Campaign fights back against black genocide of abortion

By Star Parker

Scripps Howard News Service

Published: Saturday, Jan. 22 2011 12:00 a.m. MST

A campaign launched in Los Angeles last week seeks to raise awareness to what is becoming known as "black genocide" — the devastation occurring in black America as a result of abortion.

It's modeled after a highly successful similar campaign conducted in Atlanta earlier this year by Georgia Right to Life and the Radiance Foundation.

According to just released data from the Guttmacher Institute, 1.21 million abortions were performed in the United States in 2008. Some 30 percent of these abortions were performed on black women. With blacks accounting for about 12 percent of the U.S. population, the tragic disproportionate rate of abortion in this community is clear.

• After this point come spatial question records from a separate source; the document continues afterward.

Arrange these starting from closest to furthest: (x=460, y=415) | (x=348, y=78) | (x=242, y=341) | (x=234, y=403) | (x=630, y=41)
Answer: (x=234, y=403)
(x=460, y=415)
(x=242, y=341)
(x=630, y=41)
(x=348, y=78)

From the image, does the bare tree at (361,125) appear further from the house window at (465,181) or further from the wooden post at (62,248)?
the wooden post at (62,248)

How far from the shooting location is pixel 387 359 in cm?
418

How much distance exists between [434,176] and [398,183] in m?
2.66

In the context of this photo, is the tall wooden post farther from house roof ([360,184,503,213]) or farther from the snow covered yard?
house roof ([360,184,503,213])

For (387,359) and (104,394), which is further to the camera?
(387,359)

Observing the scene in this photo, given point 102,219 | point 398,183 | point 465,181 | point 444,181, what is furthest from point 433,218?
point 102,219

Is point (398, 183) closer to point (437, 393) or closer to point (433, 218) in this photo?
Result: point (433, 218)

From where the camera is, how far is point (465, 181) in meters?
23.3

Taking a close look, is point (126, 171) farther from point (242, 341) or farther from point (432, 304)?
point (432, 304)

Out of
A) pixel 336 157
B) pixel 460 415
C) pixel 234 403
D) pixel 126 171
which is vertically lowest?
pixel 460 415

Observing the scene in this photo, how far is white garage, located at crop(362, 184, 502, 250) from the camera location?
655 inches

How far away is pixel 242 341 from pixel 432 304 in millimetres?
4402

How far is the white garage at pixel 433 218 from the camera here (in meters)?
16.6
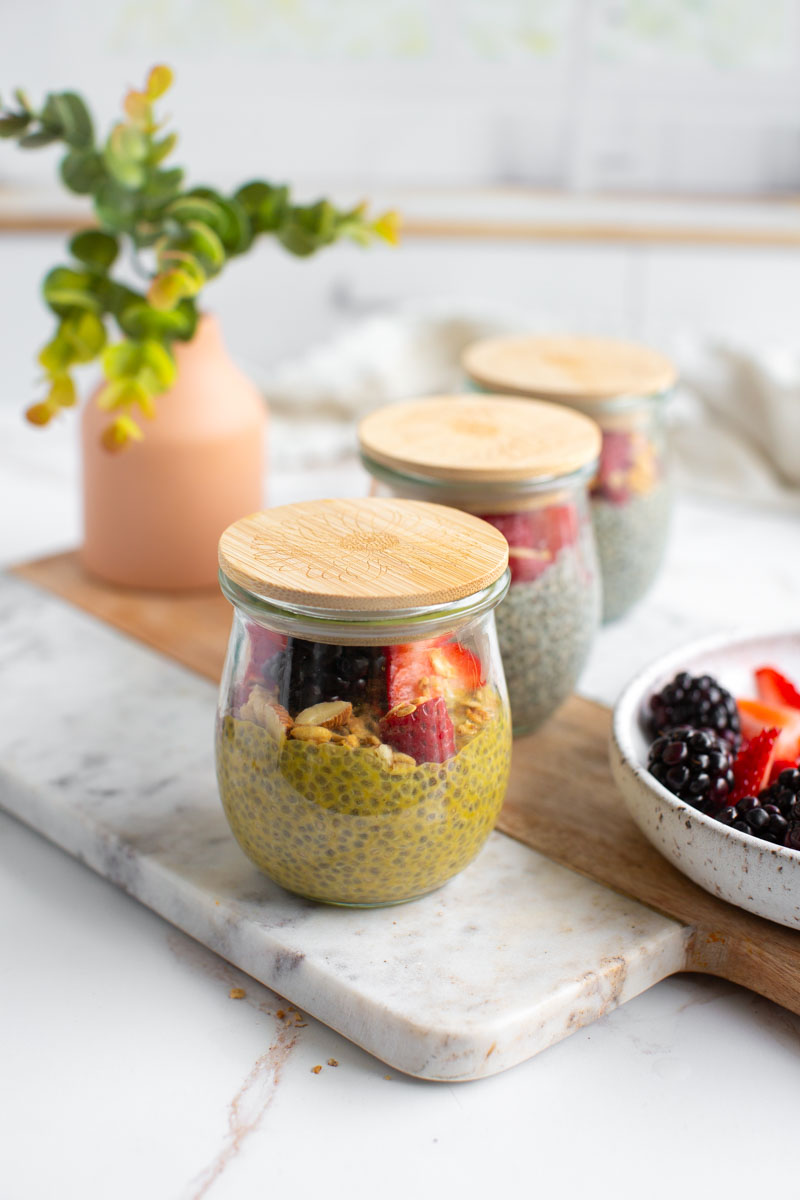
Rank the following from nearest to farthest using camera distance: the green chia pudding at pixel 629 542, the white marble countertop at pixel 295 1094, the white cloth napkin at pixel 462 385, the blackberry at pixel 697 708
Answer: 1. the white marble countertop at pixel 295 1094
2. the blackberry at pixel 697 708
3. the green chia pudding at pixel 629 542
4. the white cloth napkin at pixel 462 385

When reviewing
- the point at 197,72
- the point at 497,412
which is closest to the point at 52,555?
the point at 497,412

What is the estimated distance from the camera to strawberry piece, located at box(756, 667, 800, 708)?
0.80m

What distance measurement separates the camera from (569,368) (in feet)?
3.26

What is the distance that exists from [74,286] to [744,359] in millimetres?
789

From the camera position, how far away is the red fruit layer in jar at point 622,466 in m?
0.96

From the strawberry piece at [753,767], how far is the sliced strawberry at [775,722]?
49 mm

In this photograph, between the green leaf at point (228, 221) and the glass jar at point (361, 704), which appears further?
the green leaf at point (228, 221)

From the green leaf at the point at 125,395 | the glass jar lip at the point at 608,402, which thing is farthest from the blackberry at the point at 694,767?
the green leaf at the point at 125,395

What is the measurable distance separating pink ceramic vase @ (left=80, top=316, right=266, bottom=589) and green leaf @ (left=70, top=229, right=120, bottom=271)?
9 centimetres

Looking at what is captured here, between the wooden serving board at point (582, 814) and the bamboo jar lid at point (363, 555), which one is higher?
the bamboo jar lid at point (363, 555)

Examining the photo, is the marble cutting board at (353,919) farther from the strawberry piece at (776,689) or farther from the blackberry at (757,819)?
the strawberry piece at (776,689)

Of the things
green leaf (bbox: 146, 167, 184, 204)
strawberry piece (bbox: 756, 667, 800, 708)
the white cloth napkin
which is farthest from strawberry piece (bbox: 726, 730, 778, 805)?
the white cloth napkin

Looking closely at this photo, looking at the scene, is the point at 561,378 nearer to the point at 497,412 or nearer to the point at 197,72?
the point at 497,412

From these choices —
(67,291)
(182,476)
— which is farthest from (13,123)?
(182,476)
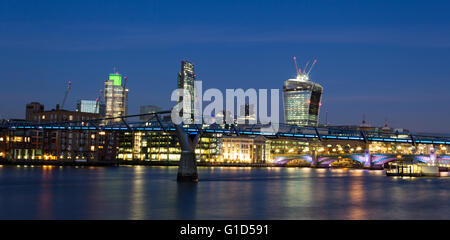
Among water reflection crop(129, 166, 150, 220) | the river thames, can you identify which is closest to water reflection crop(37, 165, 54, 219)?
the river thames

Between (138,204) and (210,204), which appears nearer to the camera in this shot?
(138,204)

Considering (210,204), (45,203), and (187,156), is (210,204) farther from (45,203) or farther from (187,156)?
(187,156)

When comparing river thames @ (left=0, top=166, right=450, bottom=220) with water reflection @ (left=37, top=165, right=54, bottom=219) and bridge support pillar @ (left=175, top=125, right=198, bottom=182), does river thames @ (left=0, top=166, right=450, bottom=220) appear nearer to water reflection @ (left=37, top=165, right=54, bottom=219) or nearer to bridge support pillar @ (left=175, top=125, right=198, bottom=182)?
water reflection @ (left=37, top=165, right=54, bottom=219)

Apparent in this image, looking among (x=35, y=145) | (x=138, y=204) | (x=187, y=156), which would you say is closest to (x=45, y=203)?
(x=138, y=204)

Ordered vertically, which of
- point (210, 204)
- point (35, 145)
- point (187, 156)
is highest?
point (35, 145)

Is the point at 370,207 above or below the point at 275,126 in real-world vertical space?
below

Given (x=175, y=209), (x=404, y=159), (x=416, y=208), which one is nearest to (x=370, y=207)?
(x=416, y=208)

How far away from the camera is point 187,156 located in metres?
74.9

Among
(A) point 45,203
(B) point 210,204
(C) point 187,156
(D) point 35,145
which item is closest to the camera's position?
(A) point 45,203

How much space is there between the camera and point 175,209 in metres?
49.0

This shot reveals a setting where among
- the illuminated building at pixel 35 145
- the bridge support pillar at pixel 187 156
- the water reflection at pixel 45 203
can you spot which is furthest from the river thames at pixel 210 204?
the illuminated building at pixel 35 145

Seventy billboards will be posted around Los Angeles, with focus on neighborhoods with high percentage black population. The billboards show the face of a beautiful black child with a headline that says: "Black Children are an Endangered Species."

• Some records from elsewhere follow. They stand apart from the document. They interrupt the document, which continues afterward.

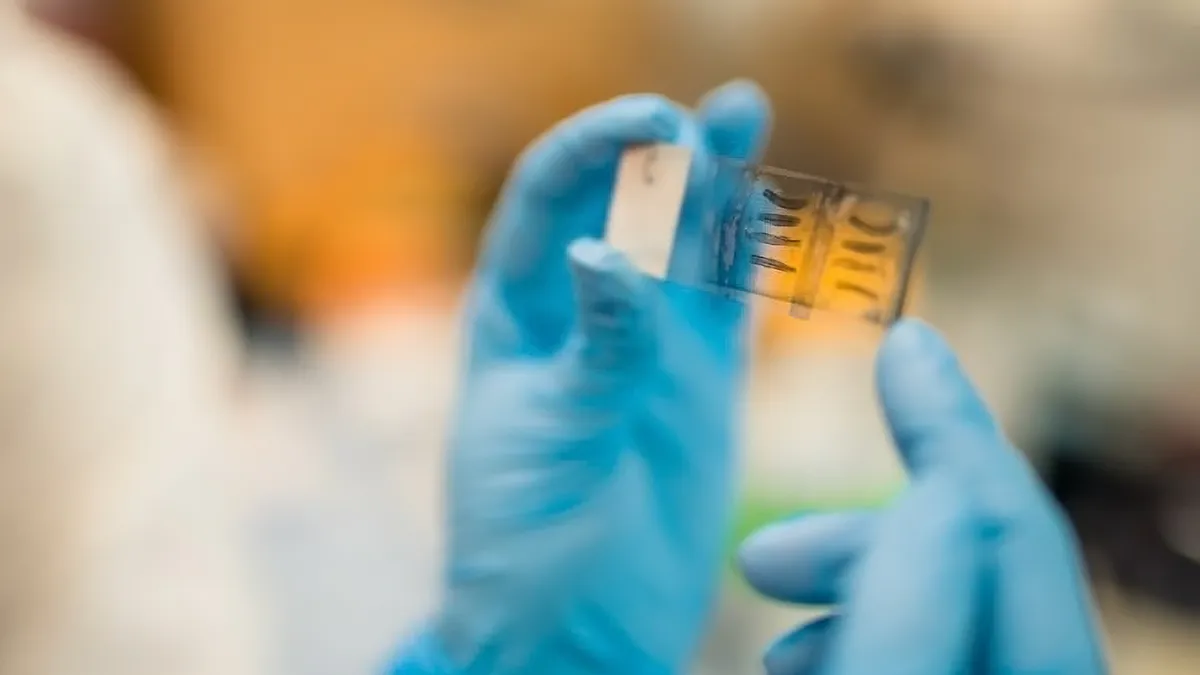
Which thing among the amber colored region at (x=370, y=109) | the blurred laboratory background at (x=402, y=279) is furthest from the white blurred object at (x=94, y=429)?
the amber colored region at (x=370, y=109)

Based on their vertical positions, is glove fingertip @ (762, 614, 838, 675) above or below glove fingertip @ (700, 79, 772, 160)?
below

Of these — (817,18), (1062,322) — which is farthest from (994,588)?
(817,18)

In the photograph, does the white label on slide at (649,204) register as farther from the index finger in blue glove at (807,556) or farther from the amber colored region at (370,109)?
the amber colored region at (370,109)

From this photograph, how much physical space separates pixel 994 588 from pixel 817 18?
1.04 m

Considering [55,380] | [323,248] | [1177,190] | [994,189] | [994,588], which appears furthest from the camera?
[323,248]

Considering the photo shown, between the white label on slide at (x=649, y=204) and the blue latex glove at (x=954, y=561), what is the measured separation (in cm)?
11

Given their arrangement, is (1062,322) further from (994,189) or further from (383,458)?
(383,458)

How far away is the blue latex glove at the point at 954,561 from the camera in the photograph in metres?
0.39

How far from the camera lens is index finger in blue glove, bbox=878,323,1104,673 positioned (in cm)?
39

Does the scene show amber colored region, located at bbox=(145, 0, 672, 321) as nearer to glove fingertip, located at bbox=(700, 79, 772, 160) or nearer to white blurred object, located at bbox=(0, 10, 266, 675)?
white blurred object, located at bbox=(0, 10, 266, 675)

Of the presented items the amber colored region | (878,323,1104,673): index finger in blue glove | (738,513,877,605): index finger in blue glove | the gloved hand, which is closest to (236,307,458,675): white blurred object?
the amber colored region

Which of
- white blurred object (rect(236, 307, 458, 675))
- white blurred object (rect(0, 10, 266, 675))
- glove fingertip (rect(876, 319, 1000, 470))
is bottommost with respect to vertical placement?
white blurred object (rect(236, 307, 458, 675))

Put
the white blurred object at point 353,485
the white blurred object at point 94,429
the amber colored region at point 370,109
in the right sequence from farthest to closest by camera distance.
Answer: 1. the amber colored region at point 370,109
2. the white blurred object at point 353,485
3. the white blurred object at point 94,429

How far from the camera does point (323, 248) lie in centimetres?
151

The campaign is timed to coincide with March for Life, which notes today's anniversary of the 1973 Roe v Wade decision legalizing abortion, and with black history month in February.

Abortion, of course, is a plague on the whole nation. But, as with all problems, the most vulnerable communities get hit the hardest.

A widely held assumption in our national discourse today is that there are "economic issues" and "social issues" that are separate, unrelated concerns. The fact that many actually believe that our nation's economic vitality has nothing to do with the condition of the American family or our general attitudes toward life and personal responsibility is a symptom of rather than an answer to our problems.

Realities in black America speak to this issue. The 25 percent of this population in which poverty is entrenched and passed on from generation to generation is the portion of the population in which traditional family structure has been most broken and lost.

Study after study, for instance, shows that the biggest factor in earning power is education and the biggest factor in educational success is family background and the values prevailing in the home of the child.

A Rand study concluded that $500 billion would be added annually to our GDP if test scores of black and Latino children reached national averages.